Predict <- predict(dataall, data)
Predict
## 1 2 3 4 5 6 7 8
## 192390.57 189071.32 182276.19 173584.98 172277.13 163473.81 158099.29 160155.64
## 9 10 11 12 13 14 15 16
## 151634.74 154829.66 135664.64 135528.60 129282.92 127431.25 149694.38 146143.64
## 17 18 19 20 21 22 23 24
## 116854.07 130085.41 129149.73 115594.19 116570.73 117201.51 114833.31 110123.80
## 25 26 27 28 29 30 31 32
## 113294.37 102200.27 110765.30 114279.80 101818.59 101721.04 99629.01 97617.30
## 33 34 35 36 37 38 39 40
## 98988.24 98061.36 88974.70 90420.01 75423.09 89577.70 69606.52 83684.98
## 41 42 43 44 45 46 47 48
## 74762.75 74956.31 70575.99 60100.27 64585.15 47588.36 56272.99 46468.23
## 49 50
## 49123.07 48185.04
predict(object = dataall, newdata = data,
interval = "prediction",
level = 0.95) %>% head()
## fit lwr upr
## 1 192390.6 171809.6 212971.6
## 2 189071.3 168333.2 209809.4
## 3 182276.2 161942.9 202609.5
## 4 173585.0 153506.8 193663.2
## 5 172277.1 151902.6 192651.6
## 6 163473.8 143374.4 183573.3
Insight : The predicted company profit is approximately 192390.6 with a certain level of confidence. The prediction interval (95% confidence in this case) is between 171809.6 and 212971.6. This means we are confident that the actual value of the company profit will fall between these two values around 95% of the time.
library(MLmetrics)
MAE(y_true = data$Profit,
y_pred = Predict)
## [1] 6475.501
range(data$Profit)
## [1] 14681.4 192261.8
14681.4-192261.8
## [1] -177580.4
#RMSE
RMSE(y_true = data$Profit, # data asli / actual
y_pred = Predict)
## [1] 8854.761
Conclusion: From this analysis, we can conclude that Research and Development (R&D) spending and Marketing costs significantly influence the profit of startups in the United States. The positive coefficients for both variables indicate that increases in R&D spending and Marketing costs tend to have a positive impact on company profit.
R&D Spend: Each unit increase in R&D spending is associated with an approximate increase in company profit of 0.7966 units, assuming other variables remain constant. This suggests that efforts in research and development of products or services can positively contribute to a company’s financial performance.

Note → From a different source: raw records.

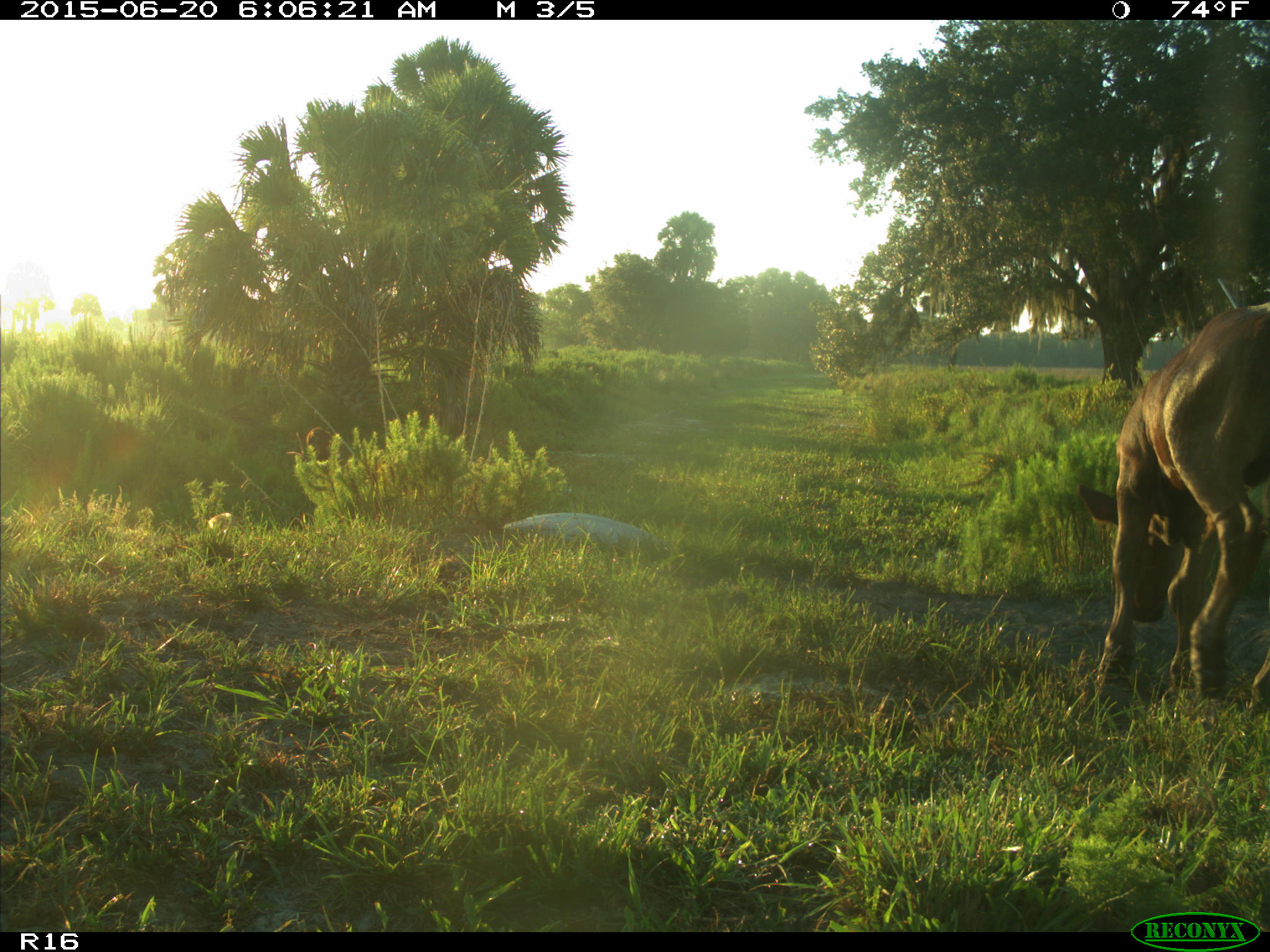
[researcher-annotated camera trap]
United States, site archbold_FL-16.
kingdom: Animalia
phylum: Chordata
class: Mammalia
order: Artiodactyla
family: Suidae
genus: Sus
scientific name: Sus scrofa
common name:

Marketing Cost: Each unit increase in Marketing costs is associated with an approximate increase in company profit of 0.02991 units, assuming other variables remain constant. This indicates that investments in marketing and promotion activities for products or services can also have a positive impact on company profit by attracting more customers or increasing sales.
Thus, efficiently managing R&D and Marketing costs can be crucial strategies for startups in the United States to enhance profitability and business success.